(Excerpts of spatial question data)
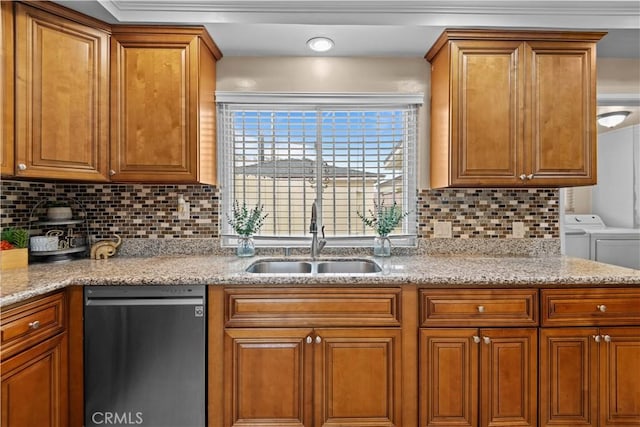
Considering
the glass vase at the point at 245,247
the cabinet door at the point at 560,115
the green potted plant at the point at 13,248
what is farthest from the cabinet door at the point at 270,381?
the cabinet door at the point at 560,115

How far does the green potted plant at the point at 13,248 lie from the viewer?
1.76m

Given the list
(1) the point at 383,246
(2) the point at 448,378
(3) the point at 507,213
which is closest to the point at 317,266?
(1) the point at 383,246

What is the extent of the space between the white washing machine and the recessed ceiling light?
2968 mm

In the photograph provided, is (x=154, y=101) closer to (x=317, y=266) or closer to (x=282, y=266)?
(x=282, y=266)

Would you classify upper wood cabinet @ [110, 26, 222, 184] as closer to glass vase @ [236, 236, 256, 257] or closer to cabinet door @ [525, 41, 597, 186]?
glass vase @ [236, 236, 256, 257]

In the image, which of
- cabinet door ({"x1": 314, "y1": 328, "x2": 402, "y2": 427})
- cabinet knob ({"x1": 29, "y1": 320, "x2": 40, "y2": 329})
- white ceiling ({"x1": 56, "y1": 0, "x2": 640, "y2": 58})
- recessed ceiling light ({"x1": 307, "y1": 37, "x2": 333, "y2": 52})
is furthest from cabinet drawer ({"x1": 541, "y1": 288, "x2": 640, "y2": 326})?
cabinet knob ({"x1": 29, "y1": 320, "x2": 40, "y2": 329})

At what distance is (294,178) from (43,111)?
143 centimetres

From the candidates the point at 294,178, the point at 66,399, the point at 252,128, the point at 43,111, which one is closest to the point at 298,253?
the point at 294,178

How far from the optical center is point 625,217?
11.8 ft

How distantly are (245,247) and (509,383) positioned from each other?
1.62m

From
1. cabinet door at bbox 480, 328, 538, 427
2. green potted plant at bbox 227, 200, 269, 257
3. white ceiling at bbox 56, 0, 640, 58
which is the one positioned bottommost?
cabinet door at bbox 480, 328, 538, 427

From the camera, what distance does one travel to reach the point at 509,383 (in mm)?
1629

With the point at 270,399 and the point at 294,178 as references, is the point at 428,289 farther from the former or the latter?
the point at 294,178

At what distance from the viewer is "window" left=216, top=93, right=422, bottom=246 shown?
7.80 feet
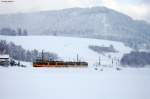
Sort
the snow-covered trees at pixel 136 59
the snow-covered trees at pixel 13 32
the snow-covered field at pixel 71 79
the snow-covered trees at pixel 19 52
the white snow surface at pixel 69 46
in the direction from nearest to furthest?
the snow-covered field at pixel 71 79 → the snow-covered trees at pixel 136 59 → the snow-covered trees at pixel 19 52 → the snow-covered trees at pixel 13 32 → the white snow surface at pixel 69 46

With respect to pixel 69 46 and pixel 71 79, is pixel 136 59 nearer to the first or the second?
pixel 69 46

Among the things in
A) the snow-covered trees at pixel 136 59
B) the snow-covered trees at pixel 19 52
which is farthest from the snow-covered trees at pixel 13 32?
the snow-covered trees at pixel 136 59

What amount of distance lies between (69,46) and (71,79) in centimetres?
2161

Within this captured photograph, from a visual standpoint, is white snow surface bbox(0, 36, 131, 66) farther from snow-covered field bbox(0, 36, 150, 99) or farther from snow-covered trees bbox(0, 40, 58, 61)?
snow-covered trees bbox(0, 40, 58, 61)

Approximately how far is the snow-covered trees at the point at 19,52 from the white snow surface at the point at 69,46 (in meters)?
0.57

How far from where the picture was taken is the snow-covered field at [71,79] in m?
13.5

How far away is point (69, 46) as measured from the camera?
1649 inches

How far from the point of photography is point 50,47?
131 ft

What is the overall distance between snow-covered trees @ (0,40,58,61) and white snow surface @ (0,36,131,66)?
1.88ft

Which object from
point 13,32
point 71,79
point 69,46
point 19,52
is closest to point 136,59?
point 19,52

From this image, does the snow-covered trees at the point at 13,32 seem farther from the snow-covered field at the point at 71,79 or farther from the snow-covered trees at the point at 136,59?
the snow-covered trees at the point at 136,59

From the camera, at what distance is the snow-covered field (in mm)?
13473

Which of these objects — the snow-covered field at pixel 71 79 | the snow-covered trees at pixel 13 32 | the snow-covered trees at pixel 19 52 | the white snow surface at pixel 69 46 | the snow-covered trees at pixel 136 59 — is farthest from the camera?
the white snow surface at pixel 69 46

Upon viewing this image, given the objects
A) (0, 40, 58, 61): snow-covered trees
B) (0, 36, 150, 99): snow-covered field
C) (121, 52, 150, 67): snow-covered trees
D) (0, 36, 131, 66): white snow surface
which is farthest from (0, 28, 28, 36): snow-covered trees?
(121, 52, 150, 67): snow-covered trees
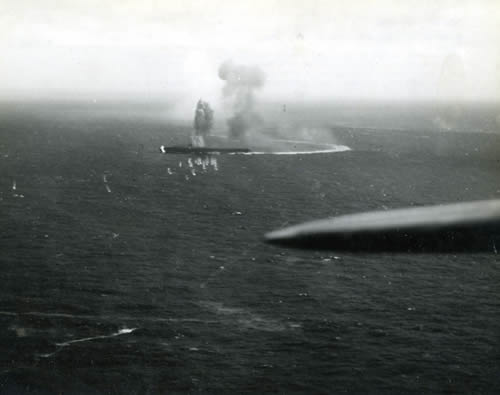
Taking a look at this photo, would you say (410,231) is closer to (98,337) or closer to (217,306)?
(98,337)

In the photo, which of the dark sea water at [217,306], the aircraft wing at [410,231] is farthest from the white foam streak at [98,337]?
the aircraft wing at [410,231]

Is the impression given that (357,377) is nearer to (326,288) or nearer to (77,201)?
(326,288)

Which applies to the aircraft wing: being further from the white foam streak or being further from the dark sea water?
the white foam streak

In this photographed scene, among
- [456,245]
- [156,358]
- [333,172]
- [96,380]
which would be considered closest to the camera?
[456,245]

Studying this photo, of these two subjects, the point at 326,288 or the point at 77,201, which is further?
the point at 77,201

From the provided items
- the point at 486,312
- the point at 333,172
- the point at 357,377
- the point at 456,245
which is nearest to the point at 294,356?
the point at 357,377

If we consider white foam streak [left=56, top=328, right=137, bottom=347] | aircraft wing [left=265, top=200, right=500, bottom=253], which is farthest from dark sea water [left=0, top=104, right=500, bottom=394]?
aircraft wing [left=265, top=200, right=500, bottom=253]

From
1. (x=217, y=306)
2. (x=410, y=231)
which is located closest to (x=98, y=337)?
(x=217, y=306)
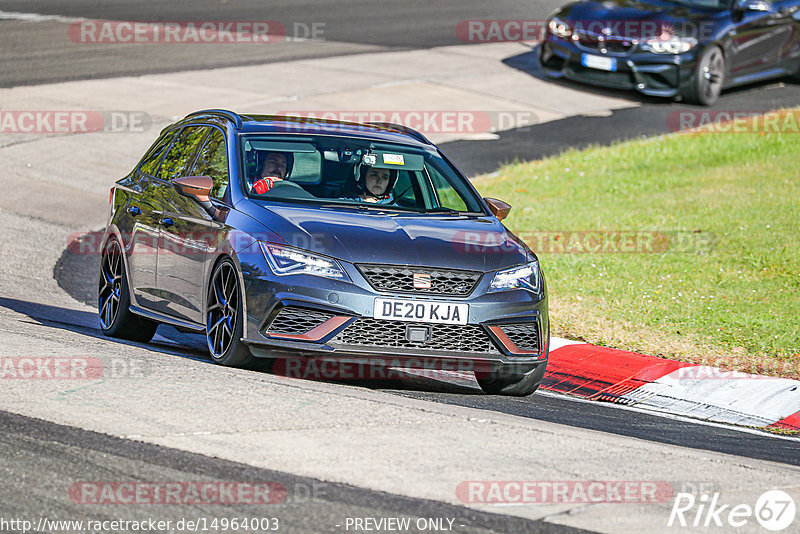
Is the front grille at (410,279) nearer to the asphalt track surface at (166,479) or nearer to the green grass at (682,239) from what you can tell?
the asphalt track surface at (166,479)

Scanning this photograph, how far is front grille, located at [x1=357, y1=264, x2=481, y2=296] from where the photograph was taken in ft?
24.8

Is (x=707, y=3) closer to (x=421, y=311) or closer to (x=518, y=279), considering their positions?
(x=518, y=279)

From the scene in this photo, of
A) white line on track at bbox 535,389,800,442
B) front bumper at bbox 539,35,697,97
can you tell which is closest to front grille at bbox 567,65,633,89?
front bumper at bbox 539,35,697,97

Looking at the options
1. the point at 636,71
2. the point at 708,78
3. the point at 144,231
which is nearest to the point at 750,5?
the point at 708,78

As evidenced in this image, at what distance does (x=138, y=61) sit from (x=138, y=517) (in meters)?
18.7

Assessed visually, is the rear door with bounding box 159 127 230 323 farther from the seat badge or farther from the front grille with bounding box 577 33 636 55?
the front grille with bounding box 577 33 636 55

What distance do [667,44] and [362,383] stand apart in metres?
13.5

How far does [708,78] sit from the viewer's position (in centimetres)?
2086

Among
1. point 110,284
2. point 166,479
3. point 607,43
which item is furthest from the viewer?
point 607,43

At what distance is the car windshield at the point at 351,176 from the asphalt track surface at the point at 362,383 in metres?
1.25

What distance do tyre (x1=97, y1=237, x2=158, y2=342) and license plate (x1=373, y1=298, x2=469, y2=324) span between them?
270cm

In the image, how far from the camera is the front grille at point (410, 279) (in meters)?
7.56

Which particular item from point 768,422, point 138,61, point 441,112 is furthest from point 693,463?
point 138,61

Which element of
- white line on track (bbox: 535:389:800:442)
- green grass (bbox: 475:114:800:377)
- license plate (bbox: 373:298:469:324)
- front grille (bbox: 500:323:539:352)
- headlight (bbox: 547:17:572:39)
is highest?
license plate (bbox: 373:298:469:324)
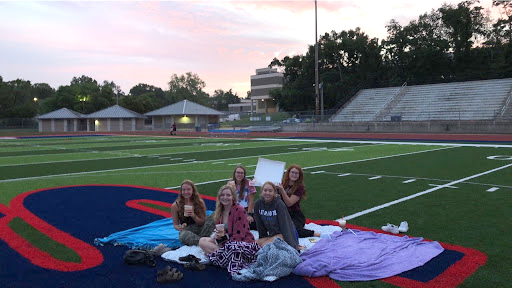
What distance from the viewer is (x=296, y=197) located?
6336mm

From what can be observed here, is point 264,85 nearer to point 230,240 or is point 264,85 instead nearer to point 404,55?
point 404,55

TO DO: Copy out the data above exactly, except the pictures.

WORKED ANSWER:
Considering
the glass vase at the point at 245,247
the cabinet door at the point at 560,115
the green potted plant at the point at 13,248
what is farthest from the cabinet door at the point at 270,381?
the cabinet door at the point at 560,115

How far does the green potted plant at the point at 13,248 lie from the viewer?
1.76m

Given the list
(1) the point at 383,246
(2) the point at 448,378
(3) the point at 507,213
which is closest to the point at 317,266?
(1) the point at 383,246

What is the extent of the space between the white washing machine and the recessed ceiling light?
2968 mm

In the photograph provided, is (x=154, y=101) closer to (x=317, y=266) or closer to (x=282, y=266)?
(x=282, y=266)

Would you classify upper wood cabinet @ [110, 26, 222, 184] as closer to glass vase @ [236, 236, 256, 257] or closer to cabinet door @ [525, 41, 597, 186]?
glass vase @ [236, 236, 256, 257]

In the image, which of
- cabinet door ({"x1": 314, "y1": 328, "x2": 402, "y2": 427})
- cabinet knob ({"x1": 29, "y1": 320, "x2": 40, "y2": 329})
- white ceiling ({"x1": 56, "y1": 0, "x2": 640, "y2": 58})
- recessed ceiling light ({"x1": 307, "y1": 37, "x2": 333, "y2": 52})
is furthest from cabinet drawer ({"x1": 541, "y1": 288, "x2": 640, "y2": 326})?
cabinet knob ({"x1": 29, "y1": 320, "x2": 40, "y2": 329})

At what distance is (294,178) from (43,111)?
143 centimetres

From the candidates the point at 294,178, the point at 66,399, the point at 252,128, the point at 43,111, which one is closest to the point at 298,253?
the point at 294,178

How far from the optical center is point 625,217?
11.8 ft

How distantly are (245,247) and (509,383) positioned from each other?
1.62m

From
1. cabinet door at bbox 480, 328, 538, 427
2. green potted plant at bbox 227, 200, 269, 257
3. white ceiling at bbox 56, 0, 640, 58
which is the one positioned bottommost?
cabinet door at bbox 480, 328, 538, 427

From the camera, what distance does one travel to reach the point at 509,383 (in mm)?
1629

With the point at 270,399 and the point at 294,178 as references, is the point at 428,289 farther from the former or the latter?
the point at 294,178

At what distance from the viewer is "window" left=216, top=93, right=422, bottom=246 shown?
7.80 feet
Sort
the snow-covered trees at pixel 136 59
the snow-covered trees at pixel 13 32
the snow-covered field at pixel 71 79
the snow-covered trees at pixel 19 52
the white snow surface at pixel 69 46
in the direction from nearest to furthest?
the snow-covered field at pixel 71 79 → the snow-covered trees at pixel 136 59 → the snow-covered trees at pixel 19 52 → the snow-covered trees at pixel 13 32 → the white snow surface at pixel 69 46

With respect to pixel 69 46 and pixel 71 79, is pixel 136 59 nearer to the first or the second?
pixel 69 46

Among the things in
A) the snow-covered trees at pixel 136 59
B) the snow-covered trees at pixel 19 52
which is farthest from the snow-covered trees at pixel 13 32?
the snow-covered trees at pixel 136 59

What amount of distance lies between (69,46) and (71,79) in centimetres?
2161

Within this captured photograph, from a visual standpoint, is white snow surface bbox(0, 36, 131, 66) farther from snow-covered field bbox(0, 36, 150, 99) or farther from snow-covered trees bbox(0, 40, 58, 61)?
snow-covered trees bbox(0, 40, 58, 61)

Approximately how far is the snow-covered trees at the point at 19,52 from the white snow surface at the point at 69,46 (in meters)?
0.57

How far from where the picture was taken is the snow-covered field at [71,79] in m?
13.5

How far away is point (69, 46) as measured from the camera?
1649 inches

How far from the point of photography is point 50,47?
131 ft

What is the overall distance between snow-covered trees @ (0,40,58,61) and white snow surface @ (0,36,131,66)?
1.88ft

Which object from
point 13,32
point 71,79
point 69,46
point 19,52
is closest to point 136,59?
point 19,52

From this image, does the snow-covered trees at the point at 13,32 seem farther from the snow-covered field at the point at 71,79 or farther from the snow-covered trees at the point at 136,59?
the snow-covered trees at the point at 136,59

From the camera, at what distance is the snow-covered field (in mm)?
13473

Which of these objects — the snow-covered field at pixel 71 79 | the snow-covered trees at pixel 13 32 | the snow-covered trees at pixel 19 52 | the white snow surface at pixel 69 46 | the snow-covered trees at pixel 136 59 — is farthest from the camera?
the white snow surface at pixel 69 46

Upon viewing this image, given the objects
A) (0, 40, 58, 61): snow-covered trees
B) (0, 36, 150, 99): snow-covered field
C) (121, 52, 150, 67): snow-covered trees
D) (0, 36, 131, 66): white snow surface
which is farthest from (0, 28, 28, 36): snow-covered trees?
(121, 52, 150, 67): snow-covered trees
Taking a look at this photo, would you say (410,231) is closer to (98,337) or closer to (217,306)?
(98,337)

In the photo, which of the dark sea water at [217,306], the aircraft wing at [410,231] is farthest from the white foam streak at [98,337]?
the aircraft wing at [410,231]

Is the impression given that (357,377) is nearer to (326,288) or nearer to (77,201)?
(326,288)

Which applies to the aircraft wing: being further from the white foam streak or being further from the dark sea water?
the white foam streak

In this photographed scene, among
- [456,245]
- [156,358]
- [333,172]
- [96,380]
which would be considered closest to the camera?
[456,245]

Studying this photo, of these two subjects, the point at 326,288 or the point at 77,201, which is further?
the point at 77,201

From the provided items
- the point at 486,312
- the point at 333,172
- the point at 357,377
- the point at 456,245
which is nearest to the point at 294,356?
the point at 357,377

If we consider white foam streak [left=56, top=328, right=137, bottom=347] | aircraft wing [left=265, top=200, right=500, bottom=253], which is farthest from dark sea water [left=0, top=104, right=500, bottom=394]?
aircraft wing [left=265, top=200, right=500, bottom=253]

From
1. (x=217, y=306)
2. (x=410, y=231)
which is located closest to (x=98, y=337)?
(x=217, y=306)
Is the front grille at (410,279) nearer to the asphalt track surface at (166,479) or nearer to the green grass at (682,239) from what you can tell?
the asphalt track surface at (166,479)

Scanning this photograph, how far is front grille, located at [x1=357, y1=264, x2=481, y2=296] from where the photograph was taken in ft?
24.8

Is (x=707, y=3) closer to (x=421, y=311) or closer to (x=518, y=279), considering their positions?
(x=518, y=279)

From the scene in this photo, of
A) white line on track at bbox 535,389,800,442
B) front bumper at bbox 539,35,697,97
can you tell which is closest to front grille at bbox 567,65,633,89?
front bumper at bbox 539,35,697,97

Looking at the options
1. the point at 636,71
2. the point at 708,78
3. the point at 144,231
which is nearest to the point at 750,5?
the point at 708,78

As evidenced in this image, at what distance does (x=138, y=61) sit from (x=138, y=517) (in meters)?
18.7

Assessed visually, is the rear door with bounding box 159 127 230 323 farther from the seat badge or farther from the front grille with bounding box 577 33 636 55?
the front grille with bounding box 577 33 636 55

What distance do [667,44] and [362,383] stand apart in metres?
13.5

How far does [708,78] sit from the viewer's position (in centimetres)?
2086

Among
1. point 110,284
2. point 166,479
3. point 607,43
which item is furthest from the viewer?
point 607,43

At what distance is the car windshield at the point at 351,176 from the asphalt track surface at the point at 362,383 in metres?
1.25

What distance do tyre (x1=97, y1=237, x2=158, y2=342) and license plate (x1=373, y1=298, x2=469, y2=324) span between them?
270cm

In the image, how far from the camera is the front grille at point (410, 279) (in meters)?
7.56

Which particular item from point 768,422, point 138,61, point 441,112 is furthest from point 693,463?
point 138,61

Which element of
- white line on track (bbox: 535:389:800:442)
- green grass (bbox: 475:114:800:377)
- license plate (bbox: 373:298:469:324)
- front grille (bbox: 500:323:539:352)
- headlight (bbox: 547:17:572:39)
is highest?
license plate (bbox: 373:298:469:324)
What distance from the viewer is (x=296, y=197) located?
6336mm

From what can be observed here, is point 264,85 nearer to point 230,240 or is point 264,85 instead nearer to point 404,55?
point 404,55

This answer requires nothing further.